About 1.5 years ago, Angular was officially released the so-called Angular 2 after years in beta version. I was excited about this and even came and ask my boss to start building the new module in Angular, instead of current AngularJS. At the very beginning, Angular’s document was also very limited in both quantity and quality. We were even ended up with SystemJS in the production site. It was even worse than AngularJS performance because SystemJS need to load the whole bunch of Angular code in the browser before our app start rendering. But finally, they published a guide to pack Angular with Webpack.
https://angular.io/guide/webpack
At the end, you just need one bundle output “app.js” to make your app work. The idea is to split our application in three parts: app, vendor and polyfills (this latter one is a requirement with ng2).
Focusing on app
and vendor
, the idea is to have one bundle with only the application code and one bundle with only with vendor code.
To make this separation to work, we need in vendor.ts
to load our vendors too, so when webpack sees that we did an import 'foo'
in app.ts
(or any .ts in our application) and in vendor.ts
, will see that they are in common so they will get removed from the application code.
So, if you for example comment out the line where you import the router in vendor.ts
and you import the router only in application code, it will work but the entire router code will end in the final app.ts
bundle instead of the vendor bundle.
In short, when an import appears both in vendor.ts
and application code, that 3rd party library will be removed from the application code and put in a vendor bundle alone.
This is only the first step to achieve better things like proper caching so if you update only the app code and not the vendor, you won’t force the client to download the vendors again.
So I followed the mentioned guide, and put this block of code inside vendor.ts
// Angular
import '@angular/platform-browser'
import '@angular/platform-browser-dynamic'
import '@angular/core'
import '@angular/common'
import '@angular/http'
import '@angular/router'
// RxJS
import 'rxjs'
And you can see how big the vendor.ts
is, even with minification, almost 1mb.
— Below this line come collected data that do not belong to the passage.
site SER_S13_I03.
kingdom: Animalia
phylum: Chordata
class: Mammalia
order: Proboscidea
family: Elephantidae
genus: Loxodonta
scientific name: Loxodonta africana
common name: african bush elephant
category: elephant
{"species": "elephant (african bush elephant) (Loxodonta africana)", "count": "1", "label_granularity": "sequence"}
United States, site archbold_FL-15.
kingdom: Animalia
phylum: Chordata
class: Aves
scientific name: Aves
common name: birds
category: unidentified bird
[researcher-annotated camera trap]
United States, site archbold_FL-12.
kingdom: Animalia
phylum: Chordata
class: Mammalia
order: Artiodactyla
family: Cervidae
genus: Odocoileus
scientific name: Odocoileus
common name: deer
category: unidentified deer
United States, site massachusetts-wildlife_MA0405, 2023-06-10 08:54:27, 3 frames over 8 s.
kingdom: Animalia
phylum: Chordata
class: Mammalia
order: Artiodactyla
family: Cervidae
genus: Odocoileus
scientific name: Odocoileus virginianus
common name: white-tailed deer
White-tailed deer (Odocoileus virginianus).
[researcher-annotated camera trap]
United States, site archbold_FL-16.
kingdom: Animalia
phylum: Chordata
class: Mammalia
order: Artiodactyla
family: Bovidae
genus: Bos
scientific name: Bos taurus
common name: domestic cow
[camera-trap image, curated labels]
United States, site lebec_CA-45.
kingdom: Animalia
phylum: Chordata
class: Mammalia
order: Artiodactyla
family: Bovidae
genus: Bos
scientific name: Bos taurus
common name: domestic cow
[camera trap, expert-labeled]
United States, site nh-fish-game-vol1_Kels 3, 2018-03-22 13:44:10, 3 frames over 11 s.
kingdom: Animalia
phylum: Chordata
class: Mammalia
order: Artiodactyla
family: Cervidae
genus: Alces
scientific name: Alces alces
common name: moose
And the rxjs is taken up ~250kb, which is equivalent to 26% of my vendor bundle.
With import 'rxjs'
, you do not need to import each operator manually. However, I highly recommend NOT to use this code since it imports the entire RxJS library, and we do not need all RxJS functionalities and operators in our projects. You can see the big different below.
Then I replace the import 'rxjs'
with the block of code below to import only the neccessary that I need.
// RxJS
import { Subscription } from 'rxjs/Subscription'
import { Observable } from 'rxjs/Observable'
import { Subject } from 'rxjs/Subject'
import { BehaviorSubject } from 'rxjs/BehaviorSubject'
// Observable class extensions
import 'rxjs/add/observable/of'
import 'rxjs/add/observable/fromEvent'
import 'rxjs/add/observable/empty'
import 'rxjs/add/observable/forkJoin'
// Observable operators
import 'rxjs/add/operator/map'
import 'rxjs/add/operator/concat'
import 'rxjs/add/operator/delay'
import 'rxjs/add/operator/do'
import 'rxjs/add/operator/catch'
import 'rxjs/add/operator/switchMap'
import 'rxjs/add/operator/merge'
import 'rxjs/add/operator/mergeMap'
import 'rxjs/add/operator/filter'
import 'rxjs/add/operator/debounceTime'
import 'rxjs/add/operator/distinctUntilChanged'
Now we can the size was reduced significantly. The size of RxJS now will be just 60kb, which is less than 10% of my vendor bundle, comparing to 26% before.
I hope that the Angular team will update the document soon, at least to notice developer not to import the whole RxJS library. Because they might not be using it at all.